Metadata-Version: 2.1
Name: dejan
Version: 0.2.1
Summary: A collection of utilities for various tasks, including SEO tools and data processing.
Home-page: https://github.com/dejanmarketing/dejan
Author: DejanSEO
Author-email: enquiries@dejanmarketing.com
Classifier: Programming Language :: Python :: 3
Classifier: License :: OSI Approved :: MIT License
Classifier: Operating System :: OS Independent
Requires-Python: >=3.6
Description-Content-Type: text/markdown
License-File: LICENSE
Requires-Dist: requests
Requires-Dist: pandas
Requires-Dist: streamlit
Requires-Dist: transformers
Requires-Dist: torch
Requires-Dist: click

## Dejan: SEO Machine Learning Utilities

Dejan is a growing collection of SEO-related machine learning utilities designed to assist with various tasks in the field of search engine optimization. This repository will be continuously updated with new tools and features aimed at helping SEO professionals streamline their workflows using advanced ML techniques.

### Installation

You can install the package using pip:

```bash
pip install dejan
```

### Current Utilities

#### 1. dirtree

**Purpose:** Generates an ASCII representation of the directory tree structure from any given root directory, including all subdirectories and files.

**Usage:** This tool can be particularly useful for visualizing file structures in complex projects, making it easier to manage and navigate large SEO datasets.

**Example Usage:**

```python
from dejan import generate_ascii_tree

# Generate and print the directory tree for the current directory
generate_ascii_tree()
```

#### 2. roo

**Purpose:** Fetches and processes data from the Algoroo API, providing insights into search engine fluctuations.

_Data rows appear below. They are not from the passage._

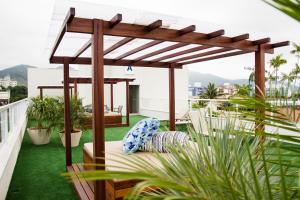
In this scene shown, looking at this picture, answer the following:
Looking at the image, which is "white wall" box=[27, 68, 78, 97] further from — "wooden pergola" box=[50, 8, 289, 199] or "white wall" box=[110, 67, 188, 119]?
"wooden pergola" box=[50, 8, 289, 199]

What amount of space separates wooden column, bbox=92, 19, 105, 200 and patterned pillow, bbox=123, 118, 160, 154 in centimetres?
92

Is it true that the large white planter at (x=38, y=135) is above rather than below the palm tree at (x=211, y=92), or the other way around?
below

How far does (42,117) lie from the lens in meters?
6.86

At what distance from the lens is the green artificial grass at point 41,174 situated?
3.67m

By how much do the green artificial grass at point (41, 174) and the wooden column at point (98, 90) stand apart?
0.71 m

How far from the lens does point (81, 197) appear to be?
3.24m

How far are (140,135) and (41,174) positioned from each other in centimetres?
225

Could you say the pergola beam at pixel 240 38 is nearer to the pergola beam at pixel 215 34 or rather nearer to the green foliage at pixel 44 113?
the pergola beam at pixel 215 34

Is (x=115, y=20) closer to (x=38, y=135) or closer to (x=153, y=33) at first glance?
(x=153, y=33)

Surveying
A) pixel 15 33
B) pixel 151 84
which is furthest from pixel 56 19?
pixel 15 33

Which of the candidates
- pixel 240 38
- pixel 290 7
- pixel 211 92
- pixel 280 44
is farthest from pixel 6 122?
pixel 211 92

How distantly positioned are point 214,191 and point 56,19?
15.3 ft

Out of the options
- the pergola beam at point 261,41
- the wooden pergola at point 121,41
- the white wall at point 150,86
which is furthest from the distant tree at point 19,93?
the pergola beam at point 261,41

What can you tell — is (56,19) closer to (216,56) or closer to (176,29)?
(176,29)
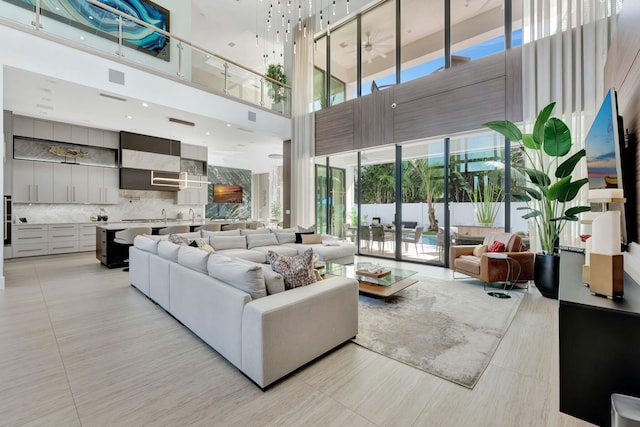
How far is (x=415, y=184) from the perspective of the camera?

**Search Engine Options:**

* 2: Google.com (Desktop)
* 3: Google.com.au (Desktop)
* 4: Google.com (Mobile)
* 5: Google.com.au (Mobile)

**Output:** The data can be returned either as a raw JSON object or as a pandas DataFrame for further analysis.

**Example Usage:**

```python
from dejan import get_roo

# Fetch data for Google.com (Desktop) and return it as a pandas DataFrame
data_df = get_roo(2, as_dataframe=True)
print(data_df.head())

# Fetch raw JSON data for Google.com.au (Mobile)
data_json = get_roo(5, as_dataframe=False)
print(data_json)
```

#### 3. linkbert

**Purpose:** Uses the LinkBERT model to predict link tokens in the provided text, useful for analyzing link placement within content.

**Grouping Modes:**

* `subtoken`: Returns individual subword tokens classified as links.
* `token`: Merges any subtokens into whole tokens (words).
* `phrase`: Groups predictions into phrases, treating the entire phrase as a link if any part of it is classified as a link.

**Example Usage:**

```python
from dejan import LinkBERTInference

# Initialize the LinkBERTInference model
linkbert = LinkBERTInference()

text = "LinkBERT is a model developed by Dejan Marketing designed to predict natural link placement within web content."

# Group by subtoken
links_subtoken = linkbert.predict_link_tokens(text, group="subtoken")
print(f"Predicted link tokens (subtoken): {links_subtoken}")

# Group by token
links_token = linkbert.predict_link_tokens(text, group="token")
print(f"Predicted link tokens (token): {links_token}")

# Group by phrase
links_phrase = linkbert.predict_link_tokens(text, group="phrase")
print(f"Predicted link tokens (phrase): {links_phrase}")
```

### Planned Features

* **Keyword Clustering:** Automated clustering of keywords based on semantic similarity using machine learning algorithms.
* **Content Optimization:** Tools to analyze and optimize content for SEO, including keyword density checks, readability scoring, and more.
* **Link Analysis:** Utilities to analyze internal and external links, helping to optimize site architecture and link distribution.

Stay tuned as more utilities are added to this package, transforming it into a powerful toolkit for any SEO professional working with machine learning.

### Contributing

Contributions are welcome! If you have any ideas for features, improvements, or bug fixes, feel free to open an issue or submit a pull request.

### License

This project is licensed under the MIT License - see the LICENSE file for details.